◆ **PAGE TEXT**
»»
Up until recently, if I was given a compliment, I deflected. From discomfort, and so as not to appear arrogant. If someone told me I was doing well, I’d assume they were just saying it to be nice, but did not mean it.
But why? When I give people compliments, I’m rarely disingenuous about it, maybe 1% of the time. But on the other side, I was assuming 99% of the time others were being disingenuous, which frankly is a bit of an crappy move on my part. I was being genuine but they weren’t? That is a rude way to view other people.
I’m pretty sure this came from a place of insecurity, an internal questioning where I am not seeing myself the way they are and so I cannot accept their positive regard for me. And it was fed by feeling like I should be humble, because that is what nice people do.
That deflection had become a knee jerk reaction, but at a certain point it began to feel false. I’ve spent quite a few years trying to manoeuvre myself into a more fitting space work and career wise and at the moment, I generally feel like my work is a good fit for me. When I get compliments now they don’t bring up the same level of discomfort. Often they sit quite well. I see many contributing factors to this change. I’m older, and with more experiences experienced, I have a greater level of trust in my own competence and contribution.
I’m also no longer buying into the idea that I need to be humble to be accepted. Instead, I often think about the sentiment of this quote from John Wooden: ‘You are just as good as anyone, but you're no better than anybody.’
So instead of changing the subject or downplaying the compliment, I have started saying thank you. ‘Thank you for saying that, I really appreciate it’. Pause, accept, appreciate. And hold eye contact while doing so.
««
◆ **PROBLEM**
Extend the personal essay on accepting compliments from the point where it stops, picking up after its final sentence.

◆ **RECORD EXTRACTS**
»»
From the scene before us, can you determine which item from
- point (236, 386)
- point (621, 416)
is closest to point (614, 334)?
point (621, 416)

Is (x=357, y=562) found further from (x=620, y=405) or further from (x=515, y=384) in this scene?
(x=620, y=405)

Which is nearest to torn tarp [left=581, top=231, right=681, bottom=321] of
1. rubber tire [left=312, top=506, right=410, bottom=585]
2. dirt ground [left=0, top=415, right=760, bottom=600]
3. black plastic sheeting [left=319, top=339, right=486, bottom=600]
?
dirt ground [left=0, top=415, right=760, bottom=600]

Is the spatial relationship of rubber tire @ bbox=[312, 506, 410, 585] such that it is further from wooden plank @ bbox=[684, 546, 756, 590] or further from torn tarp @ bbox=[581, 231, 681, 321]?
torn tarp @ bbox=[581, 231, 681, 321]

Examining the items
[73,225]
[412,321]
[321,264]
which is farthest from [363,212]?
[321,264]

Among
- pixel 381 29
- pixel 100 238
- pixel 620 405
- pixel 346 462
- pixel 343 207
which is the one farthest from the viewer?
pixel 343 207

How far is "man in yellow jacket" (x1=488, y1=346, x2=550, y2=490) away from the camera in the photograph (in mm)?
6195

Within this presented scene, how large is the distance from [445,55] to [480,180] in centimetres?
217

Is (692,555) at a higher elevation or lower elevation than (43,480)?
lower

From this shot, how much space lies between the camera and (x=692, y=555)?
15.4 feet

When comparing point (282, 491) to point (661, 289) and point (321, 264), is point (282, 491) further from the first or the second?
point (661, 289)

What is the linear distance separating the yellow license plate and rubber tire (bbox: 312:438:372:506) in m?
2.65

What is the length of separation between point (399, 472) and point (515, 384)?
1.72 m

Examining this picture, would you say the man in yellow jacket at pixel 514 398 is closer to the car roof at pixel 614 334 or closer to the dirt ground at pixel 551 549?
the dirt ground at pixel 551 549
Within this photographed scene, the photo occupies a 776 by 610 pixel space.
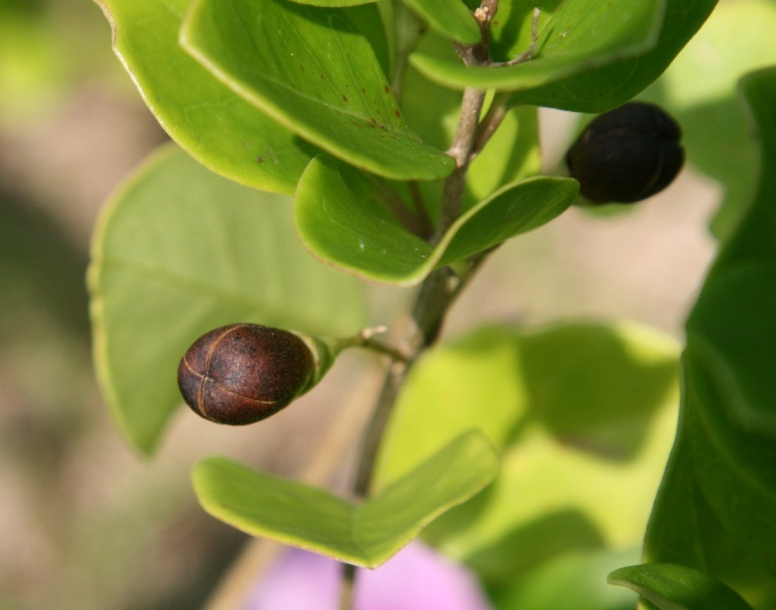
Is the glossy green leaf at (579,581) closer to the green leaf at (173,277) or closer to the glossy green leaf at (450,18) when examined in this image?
the green leaf at (173,277)

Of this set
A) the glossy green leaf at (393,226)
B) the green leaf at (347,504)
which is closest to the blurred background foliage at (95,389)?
the green leaf at (347,504)

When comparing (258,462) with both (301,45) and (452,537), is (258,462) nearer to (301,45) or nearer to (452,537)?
(452,537)

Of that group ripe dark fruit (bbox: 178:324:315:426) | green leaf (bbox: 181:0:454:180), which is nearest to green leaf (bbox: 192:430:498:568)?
ripe dark fruit (bbox: 178:324:315:426)

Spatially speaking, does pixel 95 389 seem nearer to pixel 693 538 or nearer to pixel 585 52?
pixel 693 538

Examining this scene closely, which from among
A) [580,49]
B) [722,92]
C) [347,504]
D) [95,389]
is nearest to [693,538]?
[347,504]

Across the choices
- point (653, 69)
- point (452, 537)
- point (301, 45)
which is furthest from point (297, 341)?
point (452, 537)
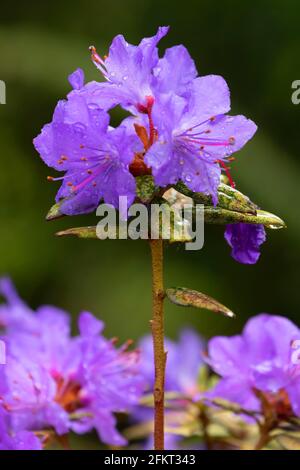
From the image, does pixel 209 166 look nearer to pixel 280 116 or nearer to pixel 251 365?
pixel 251 365

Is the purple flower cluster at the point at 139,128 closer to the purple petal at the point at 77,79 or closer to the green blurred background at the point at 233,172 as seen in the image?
the purple petal at the point at 77,79

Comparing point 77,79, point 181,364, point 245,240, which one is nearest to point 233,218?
point 245,240

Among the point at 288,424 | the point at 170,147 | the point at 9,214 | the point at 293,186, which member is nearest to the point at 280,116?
the point at 293,186

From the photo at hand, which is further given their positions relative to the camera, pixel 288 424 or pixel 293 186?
pixel 293 186

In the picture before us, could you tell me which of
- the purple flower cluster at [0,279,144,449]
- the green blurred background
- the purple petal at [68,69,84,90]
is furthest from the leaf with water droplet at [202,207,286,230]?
the green blurred background

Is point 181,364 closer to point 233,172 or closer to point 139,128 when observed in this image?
point 139,128

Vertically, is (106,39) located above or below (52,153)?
above

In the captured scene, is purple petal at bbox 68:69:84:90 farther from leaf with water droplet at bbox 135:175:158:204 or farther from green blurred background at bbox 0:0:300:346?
green blurred background at bbox 0:0:300:346
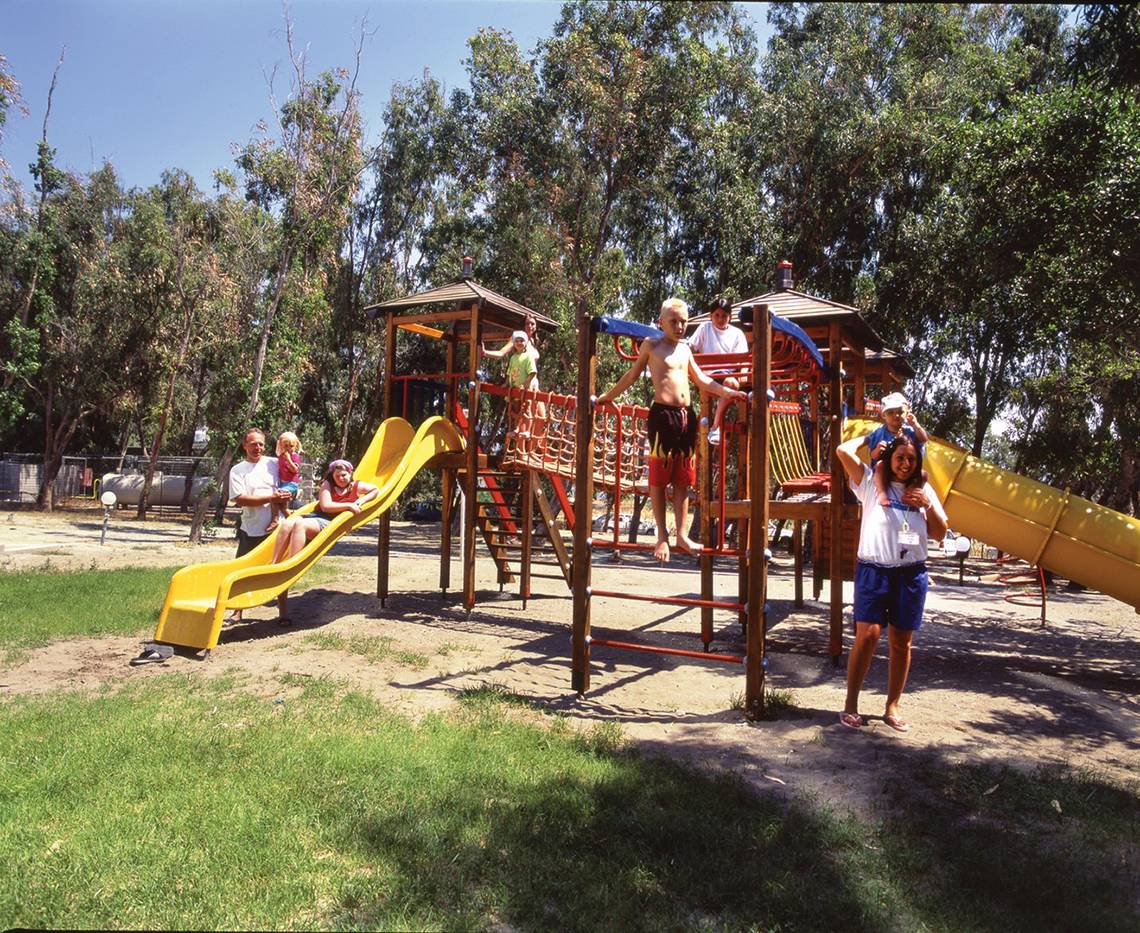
««
◆ **REPLY**
I have many wobbly moments, self doubt rises daily. But accepting compliments and in the process allowing others to reflect back to me where I make a valued contribution often has the impact of giving me a ballast in these wobbly moments. I can remind myself that I have done good work before, and there is a high chance that I will continue to do good work. I can remind myself that I have navigated challenging experiences before and again, there is a good chance I will be able to navigate them again. In this way I proactively work on my internalised sense of confidence.
I do not plan on building my entire sense of self-worth on the compliments of others. If I did that without some level of scrutiny then I also commit to the opposite which is accepting all constructive criticism or just flat out negative feedback as being objectively true as well. That is not a good strategy.
But nor does it feel helpful to constantly deflect when someone is kind enough to offer me unprompted positive feedback. If I feel a kernel of truth in what they say then I let that swirl around a little. In the same way, if someone offers me constructive criticism then I reflect on that too, to see where the truth of it lies for me.
In this way compliments offer connection, to ourselves and to others. It is so hard to see ourselves clearly, so I choose to accept compliments as a kindness from someone else who cares enough to want me to feel seen.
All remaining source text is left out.